Abstract
The aim was to investigate if the pharmacokinetics of methotrexate (MTX) are affected by the addition of cyclosporin (CsA). Forty patients diagnosed with early rheumatoid arthritis (RA) were included in this open prospective study: 20 patients were treated with a dose of 7.5 mg MTX and a dose of 2.5 mg/kg CsA, 20 patients were treated with a dose of 7.5 mg MTX and placebo. Baseline measurements of plasma MTX and erythrocyte MTX were made. Area under the plasma concentration versus time curve (AUC) and other pharmacokinetic variables were estimated by means of a population based software model. Clinical improvement of 20–50–70% according to the American College of Rheumatology (ACR) and adverse events were evaluated ongoing for 52 weeks. We found that mean peak plasma MTX concentration was significantly higher in the MTX + CsA combination treatment group (p = .003). No differences in AUC, erythrocyte MTX or other pharmacokinetic parameters were found between the two treatment groups.
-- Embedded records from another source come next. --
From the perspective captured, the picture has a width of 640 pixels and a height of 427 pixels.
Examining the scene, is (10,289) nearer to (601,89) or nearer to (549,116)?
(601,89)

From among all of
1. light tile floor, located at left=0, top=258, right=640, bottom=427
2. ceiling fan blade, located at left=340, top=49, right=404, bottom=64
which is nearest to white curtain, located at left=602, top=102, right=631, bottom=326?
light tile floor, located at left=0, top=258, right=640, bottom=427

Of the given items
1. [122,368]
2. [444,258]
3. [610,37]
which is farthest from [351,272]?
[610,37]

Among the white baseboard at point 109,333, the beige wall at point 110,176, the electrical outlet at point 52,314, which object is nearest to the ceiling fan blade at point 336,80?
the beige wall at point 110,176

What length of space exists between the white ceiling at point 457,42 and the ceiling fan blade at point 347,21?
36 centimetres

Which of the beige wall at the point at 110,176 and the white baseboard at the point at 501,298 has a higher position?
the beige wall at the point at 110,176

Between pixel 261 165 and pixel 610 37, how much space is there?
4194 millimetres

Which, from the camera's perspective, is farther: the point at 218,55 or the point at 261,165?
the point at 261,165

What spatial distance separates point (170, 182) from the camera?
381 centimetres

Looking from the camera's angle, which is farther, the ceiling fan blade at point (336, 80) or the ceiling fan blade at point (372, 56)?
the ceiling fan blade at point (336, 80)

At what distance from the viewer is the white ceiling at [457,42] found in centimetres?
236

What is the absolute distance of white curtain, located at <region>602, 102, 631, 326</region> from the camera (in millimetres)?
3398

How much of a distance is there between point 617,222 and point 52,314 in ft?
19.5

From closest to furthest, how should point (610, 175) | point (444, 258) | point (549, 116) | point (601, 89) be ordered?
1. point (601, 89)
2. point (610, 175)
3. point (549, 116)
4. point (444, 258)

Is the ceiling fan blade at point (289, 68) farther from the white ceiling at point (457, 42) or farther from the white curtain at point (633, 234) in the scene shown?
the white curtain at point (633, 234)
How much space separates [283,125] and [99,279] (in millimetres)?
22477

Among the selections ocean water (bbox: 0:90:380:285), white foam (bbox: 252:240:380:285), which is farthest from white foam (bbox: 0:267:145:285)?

Estimated Glomerular Filtration Rate (eGFR) decreased significantly in the MTX + CsA treatment group (p < .001), but no serious adverse events occurred in either of the two groups. In conclusion, CsA added to methotrexate treatment in early RA significantly increased peak-plasma MTX concentration, but other pharmacokinetic parameters and measurements of MTX were unchanged.
Acknowledgements
This study is a spin-off study from the CIMESTRA study (Clinical trials NCT00209859). The protocol was approved by the ethical committee of Southern Jutland as a spin-off project from The CIMESTRA 98 study.
Disclosure statement
No potential conflict of interest was reported by the authors.